* _Apply what you read_
a - Translate this sentence from the detox bath account into Spanish: "I decided I might as well give it a try."
b - In the detox bath account, how long did the writer stay in the tub?
c - Continue the detox bath account from its last sentence.

About a month ago, I was scrolling through Pinterest (my guilty pleasure) liking and pinning recipes and wellness posts when I came across this article about detoxing. At first, I shamefully admit, that I thought this had something to do with someone who had been exposed to kryptonite and needed to be detoxified at an undisclosed location in the Arizona desert however, upon further review, I realized that this was just what I needed. I clicked on the post and read through it. It seemed easy. It chronicled how to execute a successful detox process which will rid your body of unwanted toxins in your own home with very simple and inexpensive items:

  • Epsom salt which replenishes magnesium levels and aids in creation of proteins in the joints
  • baking soda which has great cleansing abilities and anti-fungal properties
  • ground ginger which increases heat levels and stimulates the sweat glands
  • aromatherapy oils which have therapeutic properties
I decided I might as well give it a try. I gathered up my ingredients, filled up the garden tub, popped in a Maxwell CD, turned off the lights, and lit up a BBW chamomile candle. I stayed in the tub for 45 minutes (thank you Siri for timing me.) After 5 minutes I began to sweat, A LOT. It was crazy! I kept my eyes closed and I could feel the constant beads of sweat jumping off my forehead (I swear I heard one scream "CANON BALL!") Any who, I really began to feel relaxed and noticeably better than when I first got in. It was hard to finish, though! 45 minutes in darkness with only candle light and soft music ends up not being so "nice" for many of us especially myself. I kept moving and shifting. It almost seemed like I was in a hyperbaric chamber. It's not that hard to really "lose your mind" if you just let go. To have to go through that seemed more like torture than a therapeutic cleansing. I basically had to focus on thoughts of my youth to get through it and once I found something to latch on to it was easy. The next thing I knew, I was gasping for air because I dozed off and slowly slid under the water! I gained my composure, laughed it off and finished my detox.

I must say that  this was something that I didn't expect. When I got out of the tub, it felt like a spiritual catharsis and I had to write about this. However, where would I write about it? Myspace is practically non-existent, Twitter was too short, Facebook was too self-absorbed, Instagram was obsessed with memes, and email (well who reads that?) I decided I should try a blog. A new beginning in a seemingly "new body" should yield a new beginning on yet another social networking medium where I can express my thoughts in paragraphs rather than characters and Emoji.

* _Entries listed in a dataset_
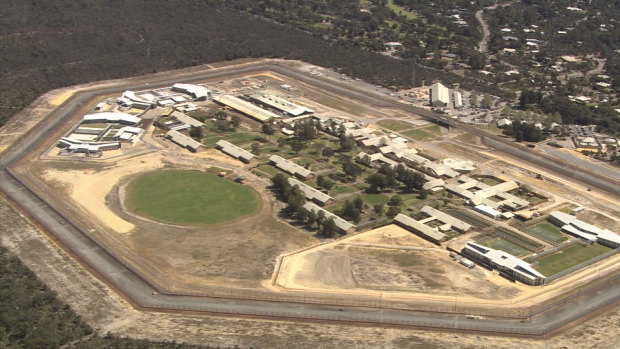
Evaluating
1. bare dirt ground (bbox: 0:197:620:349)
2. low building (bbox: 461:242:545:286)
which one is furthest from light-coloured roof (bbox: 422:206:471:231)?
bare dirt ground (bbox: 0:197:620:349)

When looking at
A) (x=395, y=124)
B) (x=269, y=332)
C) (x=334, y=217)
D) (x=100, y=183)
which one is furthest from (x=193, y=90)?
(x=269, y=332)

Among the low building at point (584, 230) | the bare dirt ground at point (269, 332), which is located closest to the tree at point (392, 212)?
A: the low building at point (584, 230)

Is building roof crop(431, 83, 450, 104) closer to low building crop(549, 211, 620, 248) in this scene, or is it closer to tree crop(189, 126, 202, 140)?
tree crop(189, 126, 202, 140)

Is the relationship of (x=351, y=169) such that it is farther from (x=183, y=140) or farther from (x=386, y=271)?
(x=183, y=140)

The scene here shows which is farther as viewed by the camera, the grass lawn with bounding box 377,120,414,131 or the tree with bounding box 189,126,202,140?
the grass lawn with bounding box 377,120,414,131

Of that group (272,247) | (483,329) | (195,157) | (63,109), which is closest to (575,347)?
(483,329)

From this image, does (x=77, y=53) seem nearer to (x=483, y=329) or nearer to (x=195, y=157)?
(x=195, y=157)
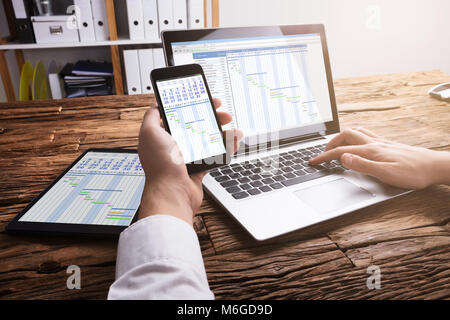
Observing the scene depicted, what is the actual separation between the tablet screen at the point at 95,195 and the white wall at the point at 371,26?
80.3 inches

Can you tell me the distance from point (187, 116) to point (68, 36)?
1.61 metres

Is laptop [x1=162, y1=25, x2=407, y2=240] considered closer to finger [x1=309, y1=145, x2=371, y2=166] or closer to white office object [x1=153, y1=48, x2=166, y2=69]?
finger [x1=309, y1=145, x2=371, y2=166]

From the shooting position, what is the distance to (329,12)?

* _Answers for the tasks_
a - Decidí que bien podía intentarlo.

b - 45 minutes.

c -
Seriously, however, this really made me think about how we experience new beginnings all the time. We are always reorganizing, rejuvenating, reinvigorating, and rethinking the concept of ourselves. We mark those moments with a new hair cut, a new wardrobe, a new significant other. Every little change that makes us feel differently and stay feeling that way qualifies us as having a new beginning. It's quite amazing! Who says we can't be reborn? The detox flushed out the things in my body that were making me sick, stressed, and less productive which made me feel like a new and improved person. Well an improved person. How can something be new AND improved? Today I feel totally different in a good way, like I could conquer the world if it weighed 20 lbs. less than me kind of way.

Today, as I stare at this 23' computer screen, I see the same things with the same eyes that I have seen Monday-Thursday however I approach them differently. I'm more attuned, vested, and attentive to what I'm seeing and how I respond to it. It could be that detox is, simply put, a placebo. A process that I initiate that gives me the moxie to complete it and feel differently after it's done. Who cares, though? A load of rubbish or not, I do feel differently and I encourage you to do the same. Feel differently about everything. When we feel differently about something or look at it from a different perspective we get to be someone else and think like someone else because it's not how we normally think and perceive things. This enriches the bond that we have with our other earthling counterparts. Interesting huh? Not as interesting as the Icicle of Death, but nonetheless it does carry some weight.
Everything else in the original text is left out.